> What to produce:
Retype the passage of the text on leadership advice for women that runs between "One of my favorite" and "prioritize and organize.", inclusive.

> Document section:
========
Female entrepreneur Marion Parke founded the Marion Parke women’s shoe collection by merging her professional expertise as a podiatric surgeon with her love for luxury footwear. Her advice to fellow business leaders? “Nobody succeeds alone. Admit what you don’t know.” Ask questions, do your research, and surround yourself with smart people. Since founding her shoe line, Parke credits her success has been in large part due to the quality of the team she brought together.

 

“STRETCH YOUR PERSONALITY TYPE EVERY DAY”

-LINDA SCHWEFEL

Linda Schwefel, a consultant of the Insights Discovery, presented on how to communicate in full color. Interpersonal skills come down to body language and, to a lesser extent, your words and tone of voice. The Insights Discovery framework is similar to the Myers-Briggs Type Indicator, but it centers on four color energies (blue, red, green and yellow). Often asked which energy type makes the best leader, Schwefel explained that everyone can be a great leader, so long as you stretch your personality style. As an example, if you have a task-focused red energy, try to bring more passion and understanding from the opposite, green energy. Whether you’re stronger in the “feeling” or “thinking” personality styles or consider yourself to be an introvert or extrovert, she explained how important it is to know your personality type. Good leaders understand and lead based on their individual personality types and interpersonal dynamics.

 

“CAPABILITY, CREDIBILITY, CONFIDENCE & COURAGE”

-DEBORAH PIERCE

One of my favorite TeamWomenMN sessions featured former FBI executive Deborah Pierce and former CIA executive Patti Weber. This dynamic duo began their careers in what was the largely male-dominated world of law enforcement and intelligence, and have since retired as the Pierce-Weber Partnership.

Pierce recommended that other women leaders employ her four Cs:

  • Capability– Do the job! Focus on the mission, prioritize and organize.
  • Credibility– Gain respect. Do the job well, deal with problems head on, and take care of yourself.
========
> Supplied entries:
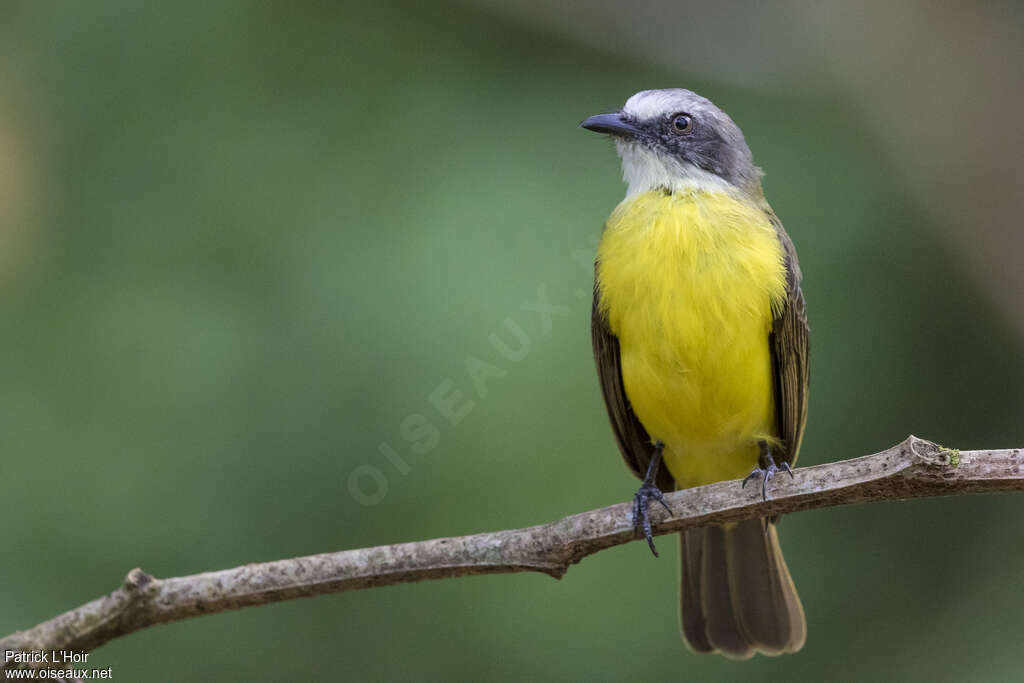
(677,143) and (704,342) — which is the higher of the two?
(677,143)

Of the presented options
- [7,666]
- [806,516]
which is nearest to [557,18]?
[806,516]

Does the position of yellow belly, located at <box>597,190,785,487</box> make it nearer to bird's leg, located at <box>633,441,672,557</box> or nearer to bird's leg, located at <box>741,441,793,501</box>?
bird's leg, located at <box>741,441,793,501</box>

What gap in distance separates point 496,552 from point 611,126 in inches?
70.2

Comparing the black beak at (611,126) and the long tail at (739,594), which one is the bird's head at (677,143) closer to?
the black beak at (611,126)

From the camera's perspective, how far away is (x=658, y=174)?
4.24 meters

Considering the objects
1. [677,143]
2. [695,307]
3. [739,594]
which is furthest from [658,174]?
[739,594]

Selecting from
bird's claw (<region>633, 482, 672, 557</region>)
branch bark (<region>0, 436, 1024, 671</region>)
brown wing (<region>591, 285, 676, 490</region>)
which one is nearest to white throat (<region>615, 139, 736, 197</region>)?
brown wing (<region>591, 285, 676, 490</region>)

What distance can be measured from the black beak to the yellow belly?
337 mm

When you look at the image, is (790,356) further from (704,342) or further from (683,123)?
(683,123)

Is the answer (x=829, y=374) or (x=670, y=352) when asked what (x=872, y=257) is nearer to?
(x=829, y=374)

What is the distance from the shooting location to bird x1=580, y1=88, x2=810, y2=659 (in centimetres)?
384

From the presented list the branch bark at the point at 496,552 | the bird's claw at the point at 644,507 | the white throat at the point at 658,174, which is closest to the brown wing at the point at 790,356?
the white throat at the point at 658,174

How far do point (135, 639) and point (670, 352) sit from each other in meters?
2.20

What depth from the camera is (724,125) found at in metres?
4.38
========
> Task answer:
One of my favorite TeamWomenMN sessions featured former FBI executive Deborah Pierce and former CIA executive Patti Weber. This dynamic duo began their careers in what was the largely male-dominated world of law enforcement and intelligence, and have since retired as the Pierce-Weber Partnership.

Pierce recommended that other women leaders employ her four Cs:

  • Capability– Do the job! Focus on the mission, prioritize and organize.